Purpose and Lawful basis for processing
Under data protection law, the Certification Officer must have a ‘lawful basis’ to justify the collecting, storing and use of personal data. Where sensitive personal data is used, the Certification Officer also needs to have a second lawful basis to justify the use of your sensitive data.
The purpose of most activities where the CO processes personal data, relates to the Certification Officer’s legal duties under the Trade Union and Labour Relations (Consolidated) Act 1992.
Our lawful basis for processing personal data is therefore that it is necessary “for the performance of a task carried out in the public interest, or in the exercise of official authority vested in the data controller” (quoted from Article 6(1)(e) of the GDPR).
DPA2018 – “Function of the Crown”?
Where we process sensitive personal data, our additional lawful basis to do this depends on the service that CO requires this for.

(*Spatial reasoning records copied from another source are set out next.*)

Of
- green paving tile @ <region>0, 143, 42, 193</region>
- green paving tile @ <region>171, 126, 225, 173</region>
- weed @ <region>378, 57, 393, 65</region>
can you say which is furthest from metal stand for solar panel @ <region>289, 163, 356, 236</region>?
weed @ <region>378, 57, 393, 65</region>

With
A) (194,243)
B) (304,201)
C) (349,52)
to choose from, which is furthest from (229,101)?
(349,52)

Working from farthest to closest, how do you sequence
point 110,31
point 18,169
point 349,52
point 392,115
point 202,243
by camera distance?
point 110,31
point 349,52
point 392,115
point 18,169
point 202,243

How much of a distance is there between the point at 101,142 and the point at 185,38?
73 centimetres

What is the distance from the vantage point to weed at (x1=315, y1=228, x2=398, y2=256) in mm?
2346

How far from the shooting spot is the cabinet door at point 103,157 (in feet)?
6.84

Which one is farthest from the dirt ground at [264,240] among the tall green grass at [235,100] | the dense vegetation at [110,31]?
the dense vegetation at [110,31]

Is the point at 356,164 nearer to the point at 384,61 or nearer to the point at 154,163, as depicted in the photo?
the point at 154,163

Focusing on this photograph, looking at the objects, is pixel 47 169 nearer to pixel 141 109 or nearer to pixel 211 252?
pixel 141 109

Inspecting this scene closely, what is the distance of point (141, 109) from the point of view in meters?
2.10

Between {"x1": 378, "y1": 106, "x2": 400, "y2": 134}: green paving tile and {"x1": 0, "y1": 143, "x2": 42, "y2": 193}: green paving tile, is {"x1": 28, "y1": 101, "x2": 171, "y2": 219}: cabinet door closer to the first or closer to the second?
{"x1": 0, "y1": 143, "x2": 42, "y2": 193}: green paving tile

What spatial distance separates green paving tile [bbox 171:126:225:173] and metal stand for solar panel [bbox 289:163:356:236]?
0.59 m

For sensitive personal data that may be processed as part of the Certification Officers powers to investigate and/or prosecute and to respond to FOI and Subject Access Requests, our lawful basis is:
“Processing is necessary for the establishment, exercise or defence of legal claims or where courts are acting in their judicial capacity” (Article 9(2)(f) of the GDPR).
Financial Irregularity – lawful basis for processing?
When we ask for your personal data we:
- Will ask only for the personal data we need and not collect information that is irrelevant and excessive.
- Will protect it and make sure no unauthorised person has access to it.
- May share it with other organisations but only where necessary and permitted by law.
Who the information may be shared with
The information you provide will typically be shared with the other parties involved in a case, including their legal representative and the Certification Officer’s legal advisers (Government Legal Department).
Where we are required to share personal data, we will comply with all aspects of rules, including data protection laws. The categories of organisation with whom we may be required to share your personal data may include other public bodies within the EU, providers of transcription services.
Unless otherwise agreed, Certification Officer’s hearings are held in public, so if information you give is referred to at a hearing then it may become public in that way. Media representatives or other persons can attend and report on public hearings, unless the Certification Officer orders otherwise.
Your rights under the data protection law
You have a right to request a copy of the information the CO holds about you and to have any inaccuracies corrected.
You may also have the right to have your personal information erased; to restrict our use of your personal data; and object to our processing of your personal data.
Please address requests (with a return e-mail address where possible) to
The Data Protection Officer
Lower Ground Floor
2-6 Salisbury Square
London EC4Y 8JX
The right to complain to the authority on the use of information, which in the UK is the Information Commissioner’s Office.
Information Commissioner's Office
Telephone: 0303 123 1113
Territories outside the European Economic Area (EEA) may not have laws which provide the same level of protection for personal information as those inside the EEA. However, if we process your personal information on servers or use third party service providers based in such territories, we will endeavour to ensure that your personal information is afforded the same level of protection as in the EEA.
Changes to this Privacy statement
If this privacy statement changes in any way, we will place an updated version on this webpage. If you do not agree with the changes we make please do not continue to use the website. Regularly reviewing this webpage ensure you are always aware of what information we collect, how we use it and under what circumstances, if any, we will share it with other parties.